The gist of section 44 of the Bharatiya Nyaya Sanhita,2023, is that if a person finds himself entangled in such a situation in which he cannot effectively exercise his right to self-defence against an assault which implants a reasonable apprehension of death in his mind without running the risk of causing harm to an innocent civilian, then he is permitted by law to run that risk for the sake of his private defence. In the Wassan Singh v. State of Punjab6 case, the accused had received nine severe injuries out of which two were life-threatening, i.e., one on the head and the other one was caused by a sharp-edged dagger. Under such circumstances, the accused opened fire at the assailants but unfortunately, one of the bullets missed its target and accidently hits an innocent female passer-by, thereby killing her. Here, the Supreme Court held that the accused, having a reasonable apprehension of death or atleast of grievous hurt, had rightfully exercised his right to self-defence of his body which was legitimized even to the extent of causing the death of any third party.
Conclusion
In a nutshell, it can be inferred from the above discussion that the right to self-defence is not merely a creature of any statute but is inherent in the very essence of our Indian Constitution.
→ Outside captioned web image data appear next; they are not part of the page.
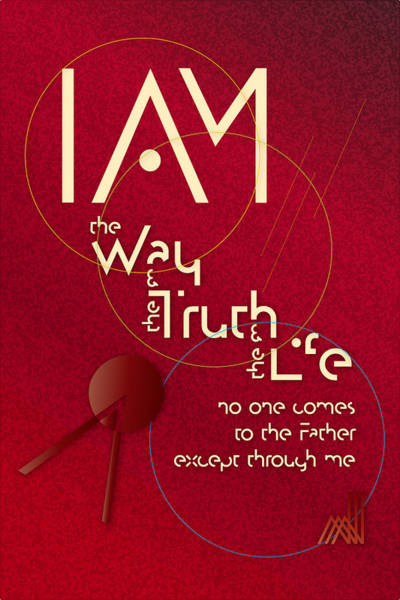 I Am The Way Poster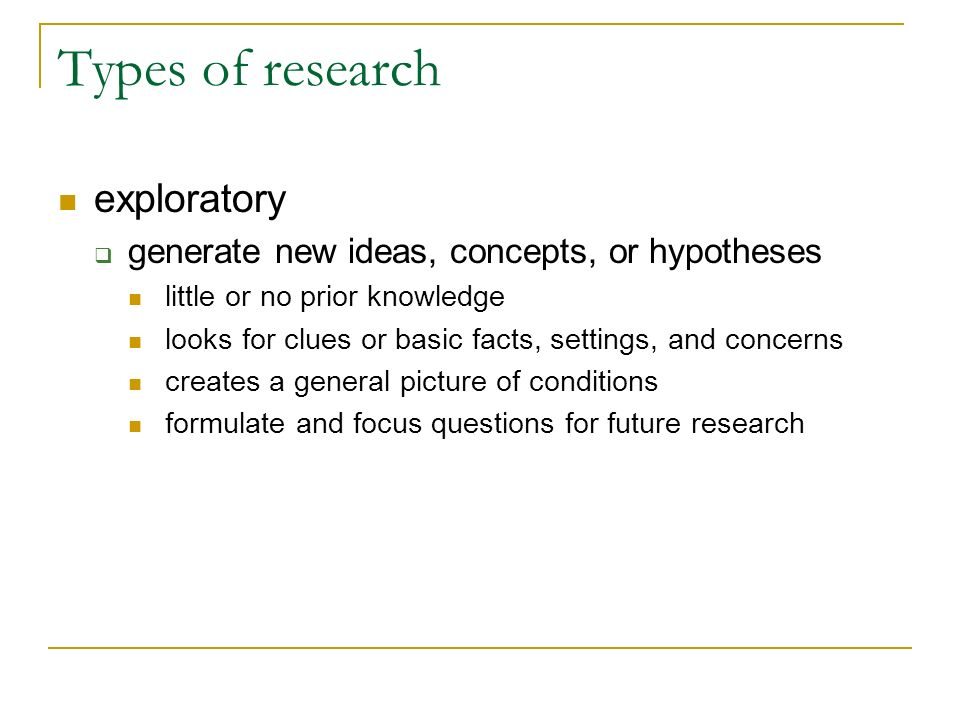 Types of research exploratory generate new ideas, concepts, or hypotheses little or no prior knowledge looks for clues or basic facts, settings, and c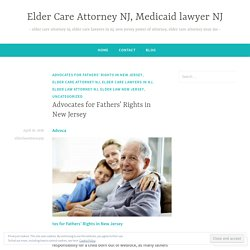Advocates for Fathers' Rights in New Jersey – Elder Care Attorney NJ, Medicaid lawyer NJ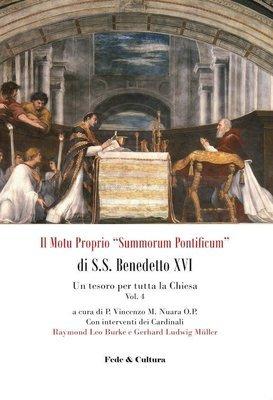 """Il Motu proprio """"Summorum Pontificum"""" di S.S. Benedetto XVI - 4"""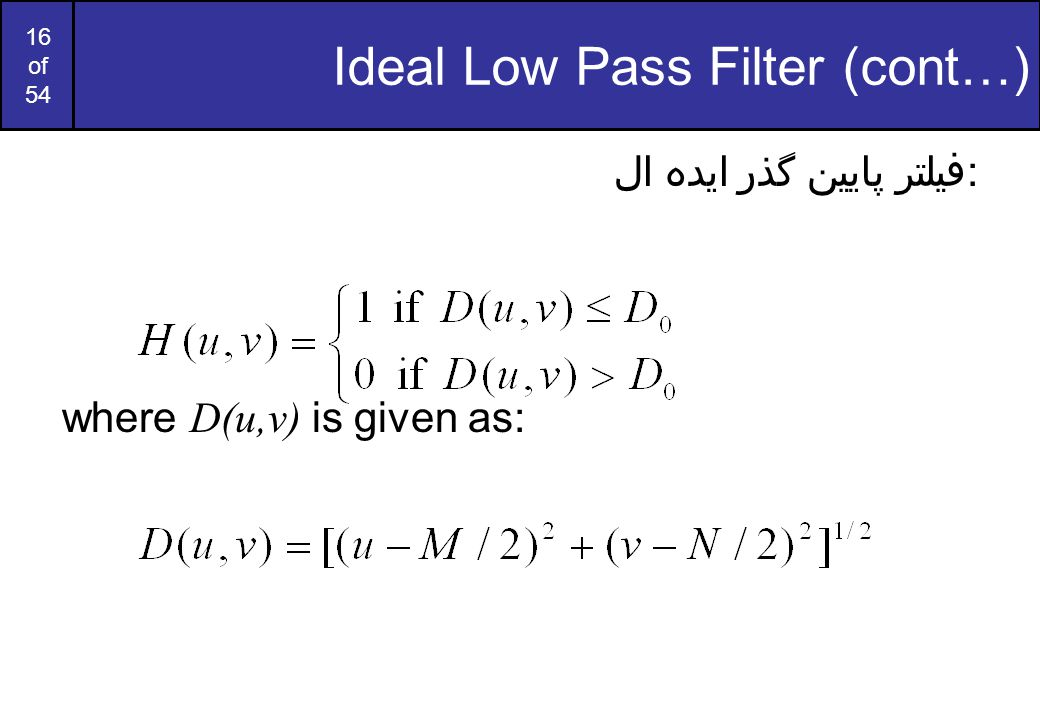 16 of 54 Ideal Low Pass Filter (cont…) فیلتر پایین گذر ایده ال: where D(u,v) is given as: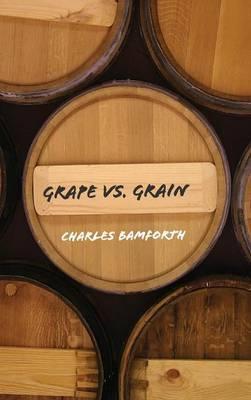 Grape vs. Grain by Charles Bamforth
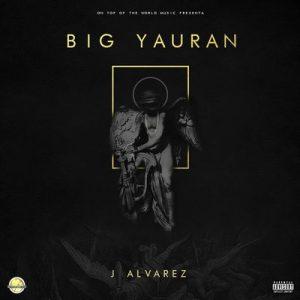 Big Yauran (Explicit) – J Alvarez [16bits]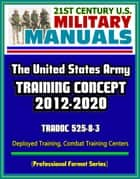 21st Century U.S. Military Manuals: The U.S. Army Training Concept 2012-2020, TRADOC 525-8-3, Deployed Training, Combat Training Centers (Professional Format Series) ebook by Progressive Management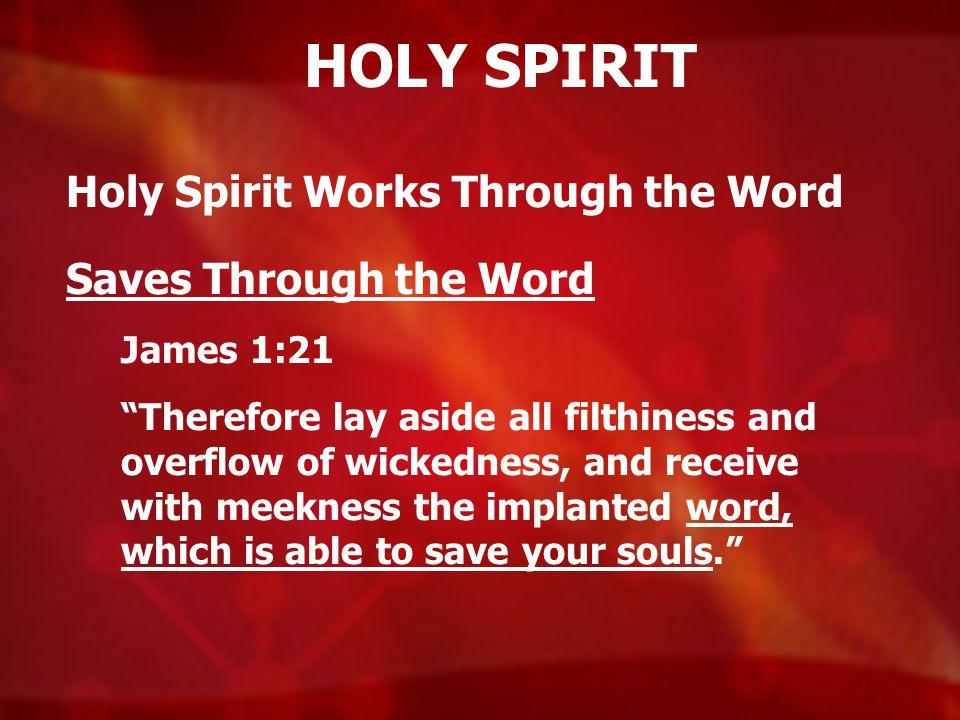 HOLY SPIRIT Holy Spirit Works Through the Word Saves Through the Word
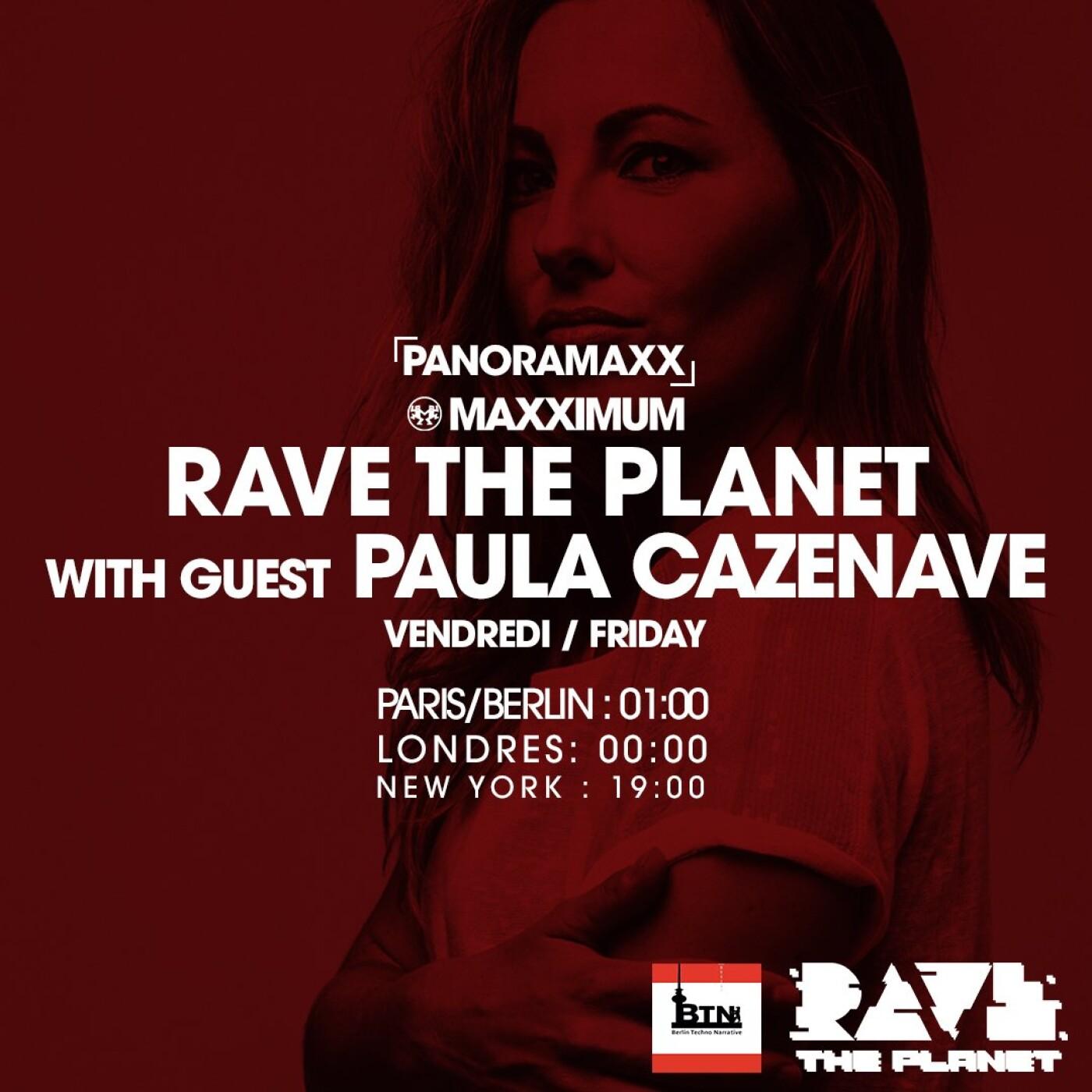 PANORAMAXX : RAVE THE PLANET INVITE PAULA CAZENAVE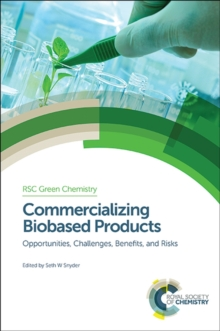Commercializing Biobased Products : Opportunities, Challenges, Benefits, and Risks, Hardback Book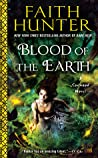 Blood of the Earth by Faith Hunter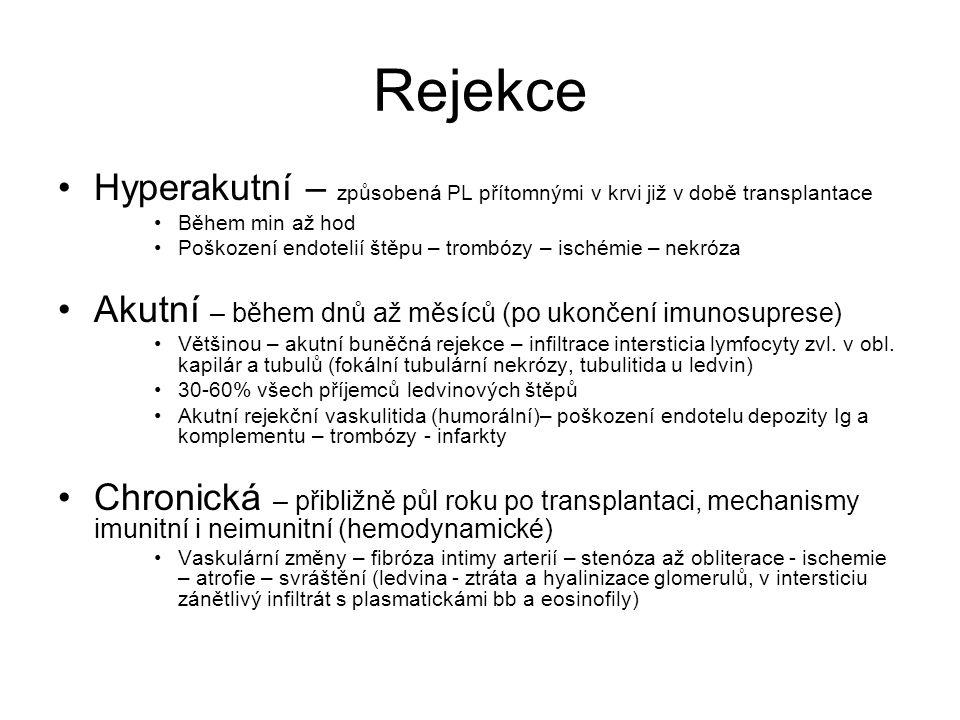 Rejekce •Hyperakutní – způsobená PL přítomnými v krvi již v době transplantace •Během min až hod •Poškození endotelií štěpu – trombózy – ischémie – ne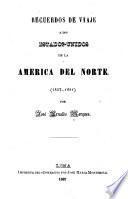 Recuerdos de viaje a los Estados-Unidos de la America del norte (1857-1861)
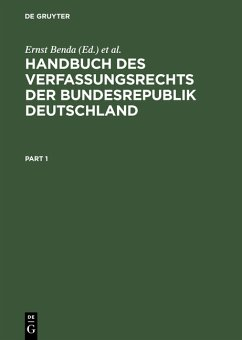 Handbuch des Verfassungsrechts der Bundesrepublik Deutschland - Benda, Ernst [Hrsg.]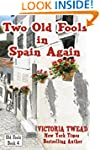 Two Old Fools in Spain Again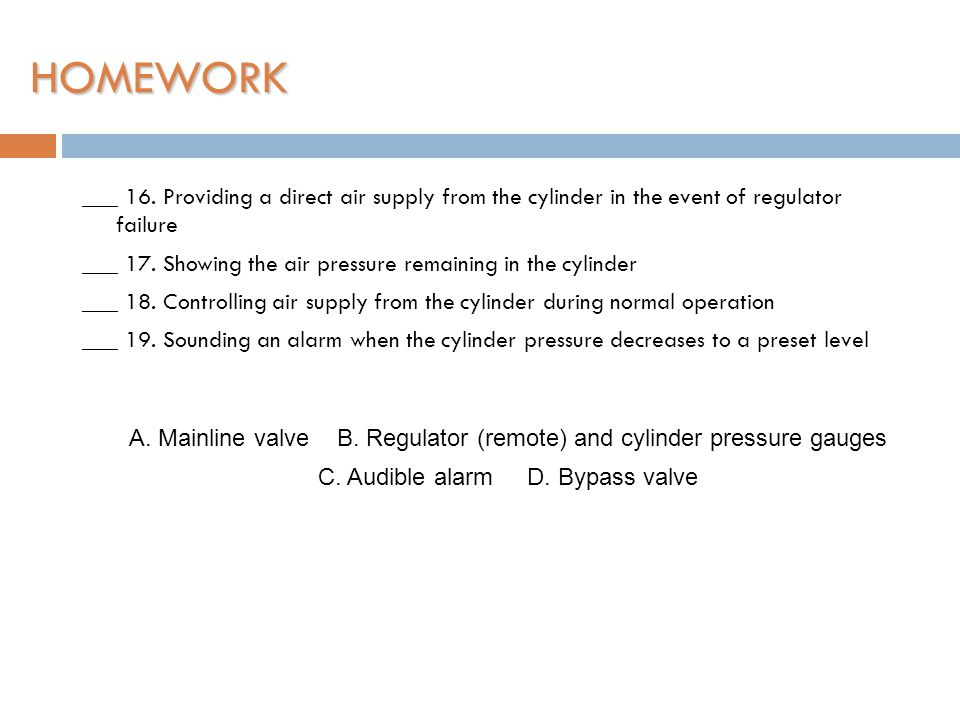 HOMEWORK ___ 16. Providing a direct air supply from the cylinder in the event of regulator failure.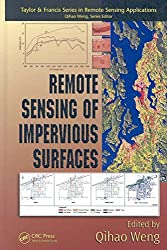 [Remote Sensing of Impervious Surfaces] (By: Qihao Weng) [published: October, 2007]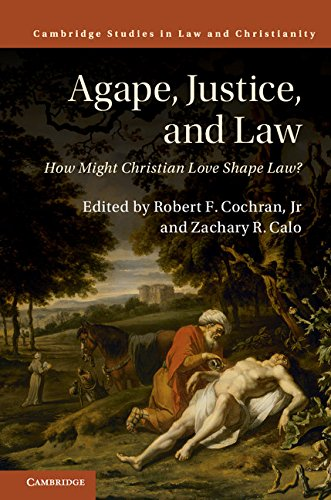 agape-justice-and-law-how-might-christian-love-shape-law-law-and-christianity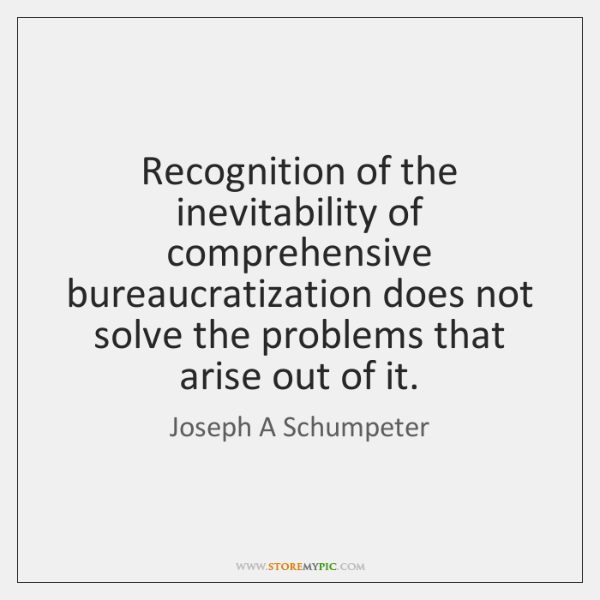 Recognition of the inevitability of comprehensive bureaucratization does not solve the problems ...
The jurisprudential dimension underlying the right to self-defence conferred upon by the Bharatiya Nyaya Sanhita(2023) is that the law does not expect a person to act as a coward or to be at the mercy of the State all the time and to retreat when attacked or confronted with an impending danger to life but to use a proportionate force to deter the aggressor. This was also one of the observations made by the Apex Court in the Darshan Singh v. State of Punjab7 landmark case.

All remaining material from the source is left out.